Yalçın AKDOĞAN
ABD yönetiminin Karayılan, Bayık, Kalkan gibi PKK elebaşıları için ödül koyması Türkiye tarafından PYD konusundaki pozisyonu koruyan bir ihtiyatlı iyimserlikle karşılandı. PKK ile mücadeleye destek sağlayacak her gelişme olumlu algılanırken, daha büyük fotoğrafı gördüğümüz ve yeni oyunlara izin vermeyeceğimiz vurgulanmış oldu.
PKK’ya karşı adım atıp PYD’yi kabullendirme gibi bir hamleyi Türkiye’nin kabullenmeyeceği çok açık. ABD, bölgede PYD üzerinden kendince bir oyun kurguluyor, Türkiye’nin PKK ve PYD baskısı ise bunu sarsıyor.
PKK ABD için PYD’ye göre daha kolay kurban edilebilir durumda. Herkes biliyor ki, PKK da, PYD de aynı örgütün kolları. Mesele Türkiye’ye tehdit oluşturmaksa ikisi de aynı derecede açık tehdit pozisyonunda. Türkiye’nin çözüm sürecinde kendi inisiyatifiyle bu sorundan kurtulma çabaları kimi batılı ülkeler tarafından PKK’yı denklemden çıkarmama, kullanışlı bir araç olarak devrede tutma gayesiyle sabote edilmek istenmişti. Görünen o ki, şimdilerde PKK üzerinden Türkiye’nin alan daraltan baskısı karşısında bu kullanım değeri arka plana atılıp PYD’nin kullanım değeri üzerine hesap yapılıyor.

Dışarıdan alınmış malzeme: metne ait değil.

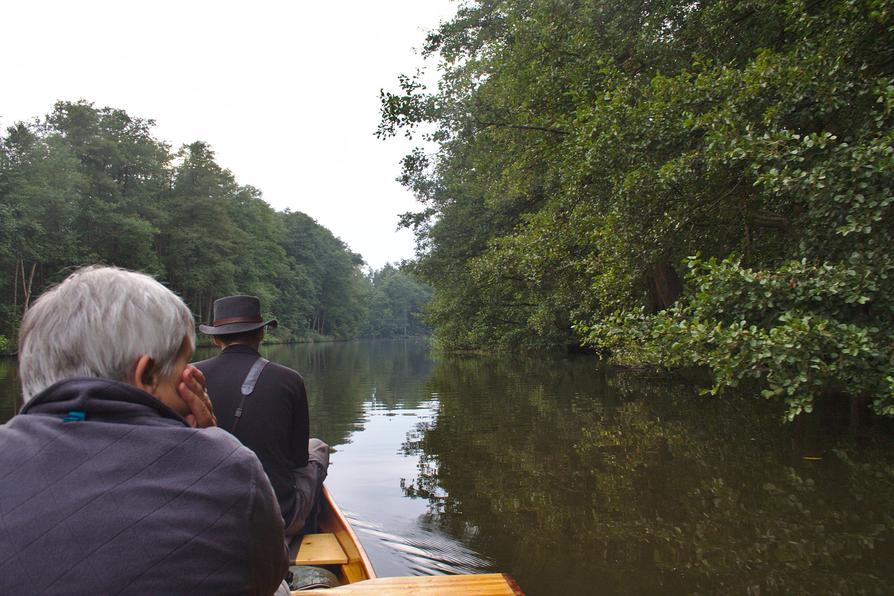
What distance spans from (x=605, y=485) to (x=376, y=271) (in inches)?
5442

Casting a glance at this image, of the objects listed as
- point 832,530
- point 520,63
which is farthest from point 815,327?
point 520,63

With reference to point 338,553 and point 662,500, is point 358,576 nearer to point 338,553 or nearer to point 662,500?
point 338,553

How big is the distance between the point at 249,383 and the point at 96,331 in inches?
83.2

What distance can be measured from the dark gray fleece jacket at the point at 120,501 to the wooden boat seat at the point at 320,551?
2838 mm

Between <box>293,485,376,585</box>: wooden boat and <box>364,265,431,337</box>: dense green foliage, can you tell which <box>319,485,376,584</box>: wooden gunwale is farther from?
<box>364,265,431,337</box>: dense green foliage

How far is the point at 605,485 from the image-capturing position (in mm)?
6820

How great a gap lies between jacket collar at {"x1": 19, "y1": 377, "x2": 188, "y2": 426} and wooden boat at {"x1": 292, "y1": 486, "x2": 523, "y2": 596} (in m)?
1.25

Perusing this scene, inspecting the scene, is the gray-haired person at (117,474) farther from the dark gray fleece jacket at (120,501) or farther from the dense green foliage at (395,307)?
the dense green foliage at (395,307)

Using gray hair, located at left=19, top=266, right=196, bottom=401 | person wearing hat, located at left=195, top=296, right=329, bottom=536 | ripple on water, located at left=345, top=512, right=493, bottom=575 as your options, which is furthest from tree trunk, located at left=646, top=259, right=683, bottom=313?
gray hair, located at left=19, top=266, right=196, bottom=401

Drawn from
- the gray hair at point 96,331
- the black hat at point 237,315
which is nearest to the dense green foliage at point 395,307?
the black hat at point 237,315

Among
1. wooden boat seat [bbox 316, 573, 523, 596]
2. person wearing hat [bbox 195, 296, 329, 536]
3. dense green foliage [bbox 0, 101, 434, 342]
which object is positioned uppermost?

ABD’nin bu hamlesinde Türkiye’nin attığı iki adımın etkisi olduğu söylenebilir:
Birincisi, Fırat’ın doğusundaki PYD varlığına karşı askeri hareketliliğin başlamış olması.
İkincisi, Türkiye’nin Suriye sorunu bağlamında aldığı inisiyatifle Suriye’nin toprak bütünlüğü konusunda diplomatik baskıyı artırması…

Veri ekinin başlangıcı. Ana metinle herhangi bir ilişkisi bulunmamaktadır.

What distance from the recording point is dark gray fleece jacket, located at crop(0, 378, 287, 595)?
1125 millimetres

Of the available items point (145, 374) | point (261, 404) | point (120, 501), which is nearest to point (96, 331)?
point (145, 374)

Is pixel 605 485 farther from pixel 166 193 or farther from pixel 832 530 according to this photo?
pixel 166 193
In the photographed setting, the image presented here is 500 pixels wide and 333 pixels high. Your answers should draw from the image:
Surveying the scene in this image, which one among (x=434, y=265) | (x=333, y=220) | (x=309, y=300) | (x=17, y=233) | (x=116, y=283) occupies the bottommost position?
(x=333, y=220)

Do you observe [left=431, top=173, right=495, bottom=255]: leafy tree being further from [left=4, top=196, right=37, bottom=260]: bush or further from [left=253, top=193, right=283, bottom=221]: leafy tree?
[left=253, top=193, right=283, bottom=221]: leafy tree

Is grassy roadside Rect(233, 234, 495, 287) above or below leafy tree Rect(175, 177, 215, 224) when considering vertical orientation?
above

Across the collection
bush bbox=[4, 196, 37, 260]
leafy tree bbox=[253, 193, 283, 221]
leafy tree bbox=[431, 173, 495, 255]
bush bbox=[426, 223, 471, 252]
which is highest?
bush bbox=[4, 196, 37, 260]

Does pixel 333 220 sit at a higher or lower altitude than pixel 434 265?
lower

Bu iki adım da ABD’nin hesaplarını bozuyor.
ABD PYD’yi Suriye’de bir numaralı müttefik gibi görüyor. Başta Esed rejimine karşı mücadelede saha elamanı gibi görerek desteklediklerini söyledikleri PYD’yi şimdi bölgesel yeni dizaynın temel aktörü olarak görüyorlar.

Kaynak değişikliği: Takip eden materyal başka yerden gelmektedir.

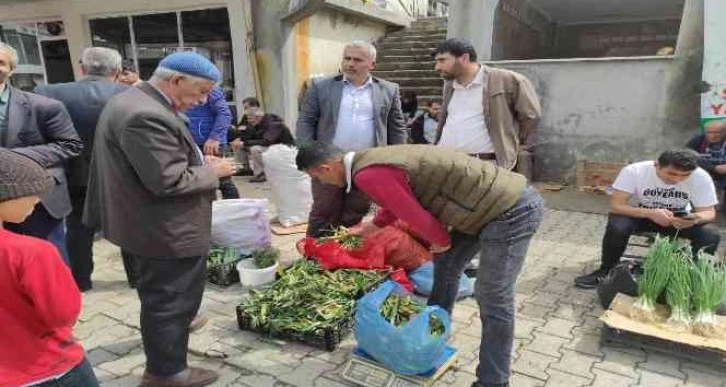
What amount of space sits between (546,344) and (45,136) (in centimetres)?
343

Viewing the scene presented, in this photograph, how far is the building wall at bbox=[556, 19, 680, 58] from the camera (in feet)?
42.1

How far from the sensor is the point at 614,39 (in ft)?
43.0

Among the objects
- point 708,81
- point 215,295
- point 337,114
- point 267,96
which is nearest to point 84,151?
point 215,295

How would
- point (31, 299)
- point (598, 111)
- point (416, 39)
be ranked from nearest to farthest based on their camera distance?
point (31, 299) → point (598, 111) → point (416, 39)

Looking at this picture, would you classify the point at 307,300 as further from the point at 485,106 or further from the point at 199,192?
the point at 485,106

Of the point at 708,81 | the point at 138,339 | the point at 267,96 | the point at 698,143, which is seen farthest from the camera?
the point at 267,96

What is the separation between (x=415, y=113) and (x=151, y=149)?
290 inches

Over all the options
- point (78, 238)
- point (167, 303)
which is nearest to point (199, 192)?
point (167, 303)

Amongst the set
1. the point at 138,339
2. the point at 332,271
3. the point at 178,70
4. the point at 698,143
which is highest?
the point at 178,70

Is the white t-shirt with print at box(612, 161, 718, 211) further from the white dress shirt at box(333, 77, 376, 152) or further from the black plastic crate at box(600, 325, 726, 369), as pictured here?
the white dress shirt at box(333, 77, 376, 152)

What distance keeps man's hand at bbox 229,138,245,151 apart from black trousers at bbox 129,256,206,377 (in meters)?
5.82

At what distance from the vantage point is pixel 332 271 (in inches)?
149

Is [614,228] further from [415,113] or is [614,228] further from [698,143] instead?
[415,113]

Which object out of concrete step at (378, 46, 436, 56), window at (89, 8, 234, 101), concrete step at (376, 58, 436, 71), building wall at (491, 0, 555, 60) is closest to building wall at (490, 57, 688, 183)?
building wall at (491, 0, 555, 60)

Toprak bütünlüğü söylemi, pişmekte olan aşa fena halde su katan bir argüman. Son dönemde Rusya, İran ve Avrupa ülkeleri bu söylemin güçlü tekrarlayıcısı oldular.
Türkiye’nin Suriye’nin geleceğine yönelik ABD’nin çok da işine gelmeyen bir siyasi projeye yönelik desteği artırması, PYD’nin araçsal değerini düşürüyor.
Buna karşılık PKK’yı gözden çıkarıp hem yeni bölgesel dizaynın önünü açmak, hem de Suriye politikasında kullandıkları aktörü kaybetmemek gibi bir girişimde bulunuyorlar.
Türkiye PKK ve Kandil’deki yapılanmayla onlarca yıldır mücadele ediyor. ABD de her zaman PKK’nın terörist örgüt olduğunu söyledi, Türkiye ile bir kısım işbirliklerine gitti ama öldürücü darbenin vurulması için gereken desteği vermedi.
Kandil’deki terörist başı pozisyonundaki kişiler yabancı istihbarat örgütlerinin desteği olmadan bu kadar varlıklarını sürdüremezlerdi. Türkiye Kandil’e çok başarılı operasyonlar yaptı, gizli veya açık nokta harekâtlar gerçekleştirdi ama PKK elebaşısı olan isimler hep bir şekilde kurtuldular.
Bu kurtulma olayının kendi güç ve imkânlarıyla olmadığı çok açık.
Bu yüzden ABD’nin birilerinin başına ödül koyması çok ironik…
Türkiye, birilerinin koruma ve kollaması olmasa kimsenin ilave desteğine ihtiyaç duymadan gereken neticeye ulaşabilir.
“Tavşana kaç, tazıya tut” gibi bir kandırmacayla bugüne kadar gelindi. Bundan sonra gerçekten iyi niyetli ve samimi bir adım atılacaksa bunun gerekleri de ortada.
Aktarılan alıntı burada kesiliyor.